Task objective
Repeat word for word the part of the passage below on media coverage of the Egyptian revolution from "January 2011 will" up to and including "an internet revolution?".

Reading passage
January 2011 will go down in media history as a momentous month. The month began with the continuation of extensive coverage of the Wikileaks Cablegate controversy in print, televisual, and networked media. Media attention to Wikileaks was eclipsed in large part by the mass shooting in Arizona on January 8, echoes of which had already begun to fade by the time that mass protests forced Tunisian president Zine El Abidine Ben Ali to step down on January 15. But the most geopolitically significant event of the month was the popular revolution in Egypt, which started on January 25 and which finally culminated on February 11 with the resignation of President Hosni Mubarak.
Was this an internet revolution?
Two weeks ago I blogged about the way in which live coverage of the Egyptian protests participated in widespread premediation of the future of Egypt. That premediation continued on February 10 as the world awaited Mubarak's supposed resignation speech; it continued up until Mubarak finally resigned on February 11. Both before and now after his resignation, cable news networks and the political blogosphere have been filled with premediations of what will follow Mubarak's departure. And you can rest assured that such premediations will not end any time soon. In the 21st century print, televisual, and networked news media are oriented largely to anticipating the future, even while covering news live as it happens.
One proiminent theme running through the premediation of Egypt's and the region's future involved the role of the internet in mobilizing political revolution. The uprisings in Egypt have produced the latest chapter in a familiar debate about the political efficacy of social media: were these mass protests caused by mobile social media like Facebook, YouTube, and Twitter, or were they the genuine, authentic expression of the will to democracy of the Egyptian people? Cable news networks are obsessed with the connections to Twitter and Facebook, focusing on Google marketing executive Wael Ghonim, who first set up a crucial Facebook page and was arrested and interrogated by Egyptian security forces before being released on February 7. Malcolm Gladwell has weighed in with his typically superficial dismissal of the role of social media in political revolution, and Frank Rich has echoed him in his February 6 NYT column.

Data

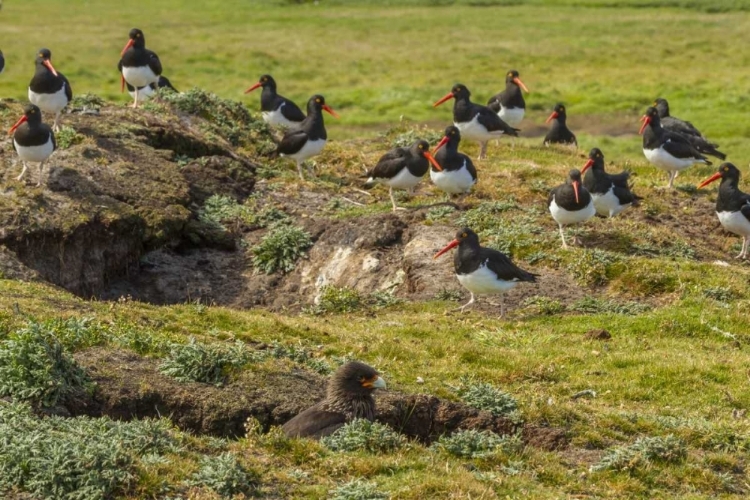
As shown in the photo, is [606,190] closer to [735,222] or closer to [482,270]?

Worked solution
January 2011 will go down in media history as a momentous month. The month began with the continuation of extensive coverage of the Wikileaks Cablegate controversy in print, televisual, and networked media. Media attention to Wikileaks was eclipsed in large part by the mass shooting in Arizona on January 8, echoes of which had already begun to fade by the time that mass protests forced Tunisian president Zine El Abidine Ben Ali to step down on January 15. But the most geopolitically significant event of the month was the popular revolution in Egypt, which started on January 25 and which finally culminated on February 11 with the resignation of President Hosni Mubarak.
Was this an internet revolution?